* [Input data]
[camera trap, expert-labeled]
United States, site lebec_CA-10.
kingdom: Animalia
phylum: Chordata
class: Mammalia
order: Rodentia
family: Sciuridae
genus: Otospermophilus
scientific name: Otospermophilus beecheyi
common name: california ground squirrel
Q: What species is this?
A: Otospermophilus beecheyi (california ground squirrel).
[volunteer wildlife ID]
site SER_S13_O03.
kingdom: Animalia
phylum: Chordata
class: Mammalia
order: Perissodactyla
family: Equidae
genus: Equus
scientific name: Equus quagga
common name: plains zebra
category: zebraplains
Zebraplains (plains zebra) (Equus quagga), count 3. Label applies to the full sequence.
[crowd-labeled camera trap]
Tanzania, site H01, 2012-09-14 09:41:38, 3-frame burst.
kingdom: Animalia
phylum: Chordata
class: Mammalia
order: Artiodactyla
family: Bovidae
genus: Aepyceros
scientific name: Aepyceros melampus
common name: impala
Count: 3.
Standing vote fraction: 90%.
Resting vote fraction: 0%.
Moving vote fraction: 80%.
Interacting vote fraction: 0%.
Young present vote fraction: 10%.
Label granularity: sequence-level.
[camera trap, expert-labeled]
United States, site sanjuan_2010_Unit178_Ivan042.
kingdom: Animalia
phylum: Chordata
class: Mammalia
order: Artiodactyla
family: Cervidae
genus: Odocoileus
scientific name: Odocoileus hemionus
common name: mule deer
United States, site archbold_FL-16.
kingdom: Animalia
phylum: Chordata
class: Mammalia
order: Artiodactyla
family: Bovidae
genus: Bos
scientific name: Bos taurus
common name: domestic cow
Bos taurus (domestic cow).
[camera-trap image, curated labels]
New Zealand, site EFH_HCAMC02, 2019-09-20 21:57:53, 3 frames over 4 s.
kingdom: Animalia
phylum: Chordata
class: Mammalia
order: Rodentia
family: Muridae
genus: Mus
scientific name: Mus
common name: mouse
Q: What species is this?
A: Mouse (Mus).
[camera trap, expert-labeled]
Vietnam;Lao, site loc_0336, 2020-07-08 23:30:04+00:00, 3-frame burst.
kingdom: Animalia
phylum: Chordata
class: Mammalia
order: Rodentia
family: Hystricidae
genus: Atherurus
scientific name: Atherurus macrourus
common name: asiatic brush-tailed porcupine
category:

* [What this task involves] Nothing in the records may be altered; restate them word for word.

* [Result for this task]
[camera trap, expert-labeled]
United States, site lebec_CA-10.
kingdom: Animalia
phylum: Chordata
class: Mammalia
order: Rodentia
family: Sciuridae
genus: Otospermophilus
scientific name: Otospermophilus beecheyi
common name: california ground squirrel
Q: What species is this?
A: Otospermophilus beecheyi (california ground squirrel).
[volunteer wildlife ID]
site SER_S13_O03.
kingdom: Animalia
phylum: Chordata
class: Mammalia
order: Perissodactyla
family: Equidae
genus: Equus
scientific name: Equus quagga
common name: plains zebra
category: zebraplains
Zebraplains (plains zebra) (Equus quagga), count 3. Label applies to the full sequence.
[crowd-labeled camera trap]
Tanzania, site H01, 2012-09-14 09:41:38, 3-frame burst.
kingdom: Animalia
phylum: Chordata
class: Mammalia
order: Artiodactyla
family: Bovidae
genus: Aepyceros
scientific name: Aepyceros melampus
common name: impala
Count: 3.
Standing vote fraction: 90%.
Resting vote fraction: 0%.
Moving vote fraction: 80%.
Interacting vote fraction: 0%.
Young present vote fraction: 10%.
Label granularity: sequence-level.
[camera trap, expert-labeled]
United States, site sanjuan_2010_Unit178_Ivan042.
kingdom: Animalia
phylum: Chordata
class: Mammalia
order: Artiodactyla
family: Cervidae
genus: Odocoileus
scientific name: Odocoileus hemionus
common name: mule deer
United States, site archbold_FL-16.
kingdom: Animalia
phylum: Chordata
class: Mammalia
order: Artiodactyla
family: Bovidae
genus: Bos
scientific name: Bos taurus
common name: domestic cow
Bos taurus (domestic cow).
[camera-trap image, curated labels]
New Zealand, site EFH_HCAMC02, 2019-09-20 21:57:53, 3 frames over 4 s.
kingdom: Animalia
phylum: Chordata
class: Mammalia
order: Rodentia
family: Muridae
genus: Mus
scientific name: Mus
common name: mouse
Q: What species is this?
A: Mouse (Mus).
[camera trap, expert-labeled]
Vietnam;Lao, site loc_0336, 2020-07-08 23:30:04+00:00, 3-frame burst.
kingdom: Animalia
phylum: Chordata
class: Mammalia
order: Rodentia
family: Hystricidae
genus: Atherurus
scientific name: Atherurus macrourus
common name: asiatic brush-tailed porcupine
category:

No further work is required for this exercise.